Limitations & Future Work

  • Currently limited to 2-DoF head camera motion (pitch/yaw), without extension to full 6-DoF viewpoint control.
  • Manipulation is evaluated on the Unitree G1 humanoid robot (26-DoF); transferability to other robot morphologies is not sufficiently validated.
  • Camera motion in ActiveViewPose-200K is generated by heuristic algorithms, which may deviate from human-intuitive viewpoint adjustment strategies.
  • Sim-to-real transfer details are insufficiently discussed.
  • The combination of active camera and wrist camera yields limited gains (Tab. 2), suggesting that multi-view fusion strategies warrant further optimization.
  • vs. Next-Best-View methods: NBV methods are not end-to-end and lack semantic inputs; SaPaVe achieves semantics-driven end-to-end active perception.
  • vs. VQA-based methods: VQA-based methods (e.g., Look Further) select from discrete candidate viewpoints, whereas SaPaVe directly predicts camera motion in continuous space.
  • vs. π₀ / GR00T N1: Directly extending the action space of these VLAs to include camera motion performs poorly due to unified-space conflicts and the absence of perceptual priors; SaPaVe substantially surpasses them through decoupling and the two-stage strategy.

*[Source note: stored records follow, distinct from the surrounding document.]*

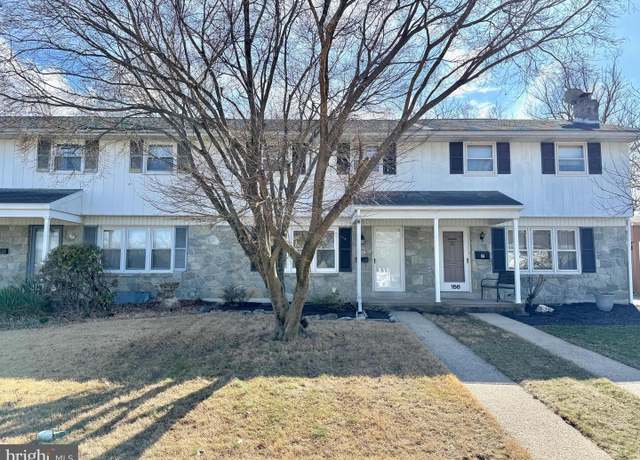 Property at 160 Pennbrook Ave, Robesonia, PA 19551, 3 beds, 1 bath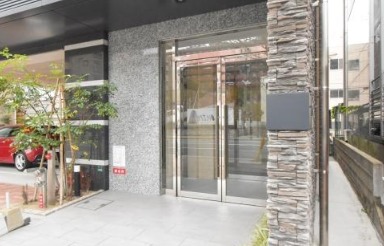 玄関もきれいですね。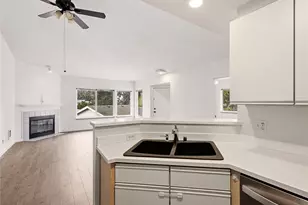 9210 Market Pl, Lake Stevens, WA 98258 - Photo 9
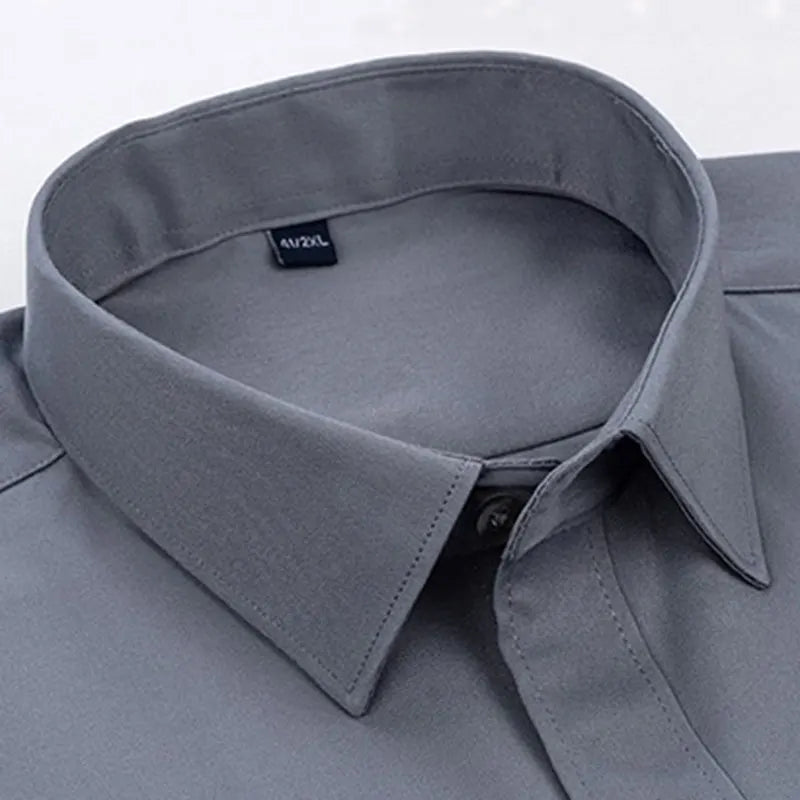 Einfarbiges Business-Casual-Formelles Hemd für Herren. Modisches, klassisches, schlankes, einfarbiges Langarmhemd, kein Bügeln, soziale Qualität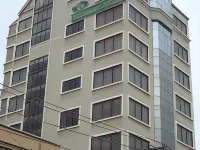 Elegance Hotel Hotels near Botanic Garden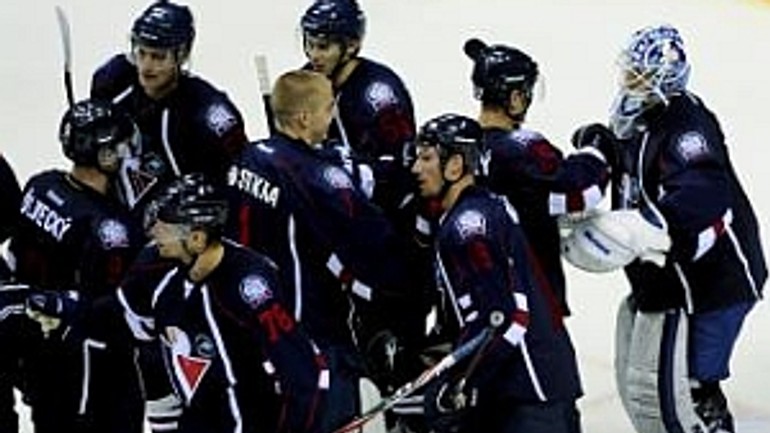 Brankár janus aj útočník ölvecký presvedčili trénera čadu - Hcslovan et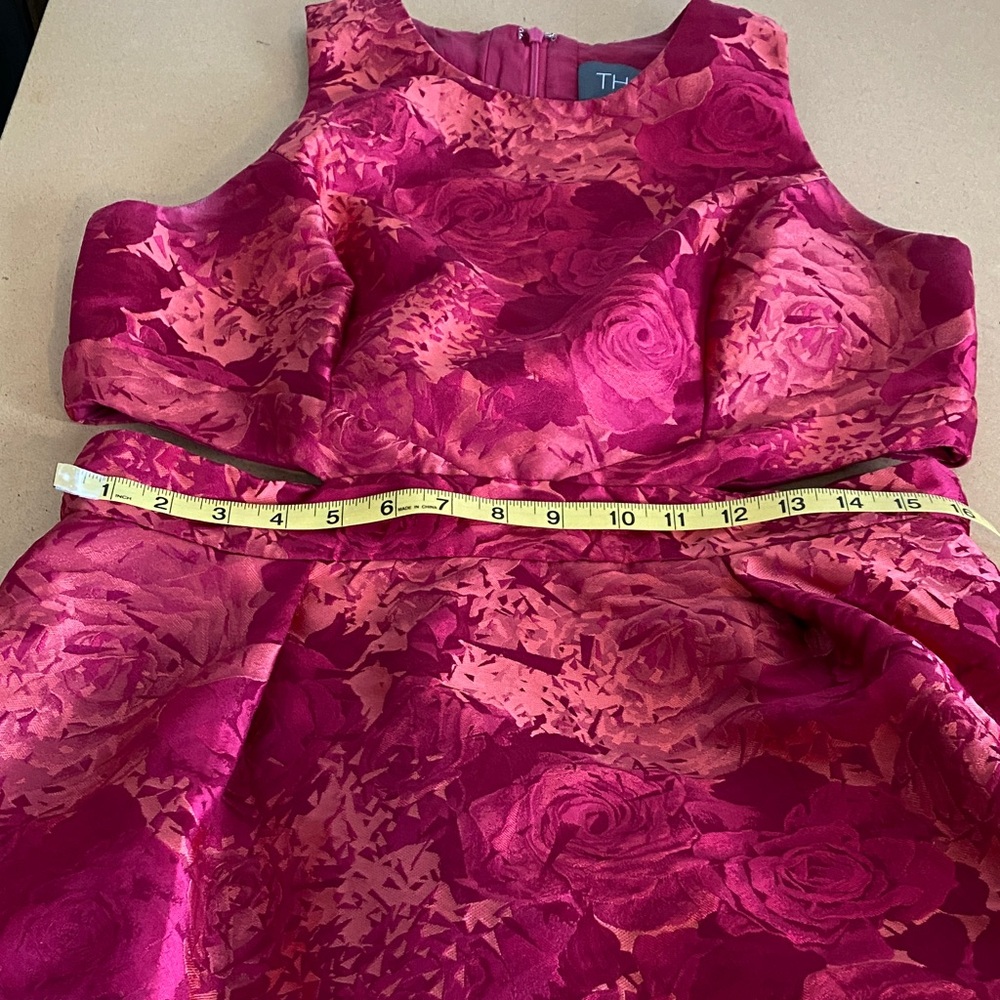 Theia Red Backless Floral Dress - Picture 9 of 15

  • vs. teleoperation methods (e.g., Open-TeleVision): These methods rely on costly real-world data collection, whereas SaPaVe's camera motion training data can be generated at scale with low cost.

Rating

  • Novelty: ⭐⭐⭐⭐⭐ — The first end-to-end active manipulation framework; the decoupling and bottom-up strategy are highly original.

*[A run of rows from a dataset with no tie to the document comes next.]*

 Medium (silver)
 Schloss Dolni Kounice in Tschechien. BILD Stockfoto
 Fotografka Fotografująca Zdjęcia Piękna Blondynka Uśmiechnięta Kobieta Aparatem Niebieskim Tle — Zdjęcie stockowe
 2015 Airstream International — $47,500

  • Experimental Thoroughness: ⭐⭐⭐⭐⭐ — Simulation, real-world, generalization, and ablation experiments, with dataset and benchmark released simultaneously.
  • Writing Quality: ⭐⭐⭐⭐ — Clear structure and well-motivated problem statement, though some details require consulting the appendix.
  • Value: ⭐⭐⭐⭐⭐ — Fills an important gap in active manipulation research and represents a significant contribution to the robotics community.